Hordorf l Das ist schon ein etwas ungewohntes Bild. Wolfgang Breutigam bei einem Schützenfest-Umzug in zivil und im hinteren Feld. 55 Jahre war der Hordorfer nicht nur in Feuerwehruniform mitmarschiert, sondern hatte überdies mit dem Spielmannszug für die Musik gesorgt, 50 Jahre davon sogar als Kapellenchef den Umzug angeführt. Und das nicht nur in Hordorf, sondern auch in anderen Orten.

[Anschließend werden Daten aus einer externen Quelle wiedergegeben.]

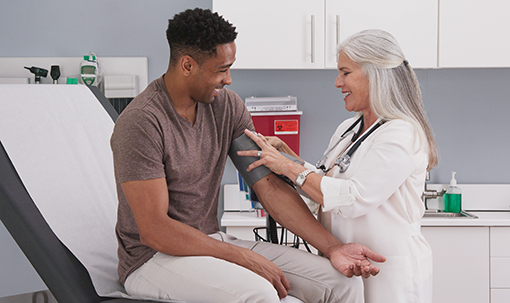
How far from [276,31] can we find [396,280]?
1399 mm

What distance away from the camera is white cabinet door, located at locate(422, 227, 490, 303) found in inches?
90.0

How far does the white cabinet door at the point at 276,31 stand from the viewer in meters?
2.27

„Es ist auch für mich ein völlig anderes Gefühl“, sagt der 74-jährige Breutigam, der im November vergangenen Jahres den Taktstock aus der Hand gelegt hat. Der aber dennoch auch jetzt genau hinhört, wie „seine“ Musiker spielen.

Fünf neue Majestäten

Die nun ohne ihn den großen Umzug des Hordorfer Volks- und Schützenfestes kreuz und quer durch den Ort führen, um die fünf neuen Schützenmajestäten von zu Hause abzuholen und zum Festplatz zu bringen. Unterstützt werden die Hordorfer Feuerwehrmusiker dabei von den Spielmannszügen aus Oschersleben und aus dem brandenburgischen Beelitz. Denn die Umzugsgesellschaft ist schon recht groß. Sind hier doch nicht nur die Mitglieder des Hordorfer Schützenvereins unterwegs, sondern haben sich auch zahlreiche Schützen aus Oschersleben, Alikendorf, Günthersdorf, Großalsleben, Krottorf, Schermcke sowie aus dem niedersächsischen Hordorf und etliche einheimische Dorfbewohner eingereiht.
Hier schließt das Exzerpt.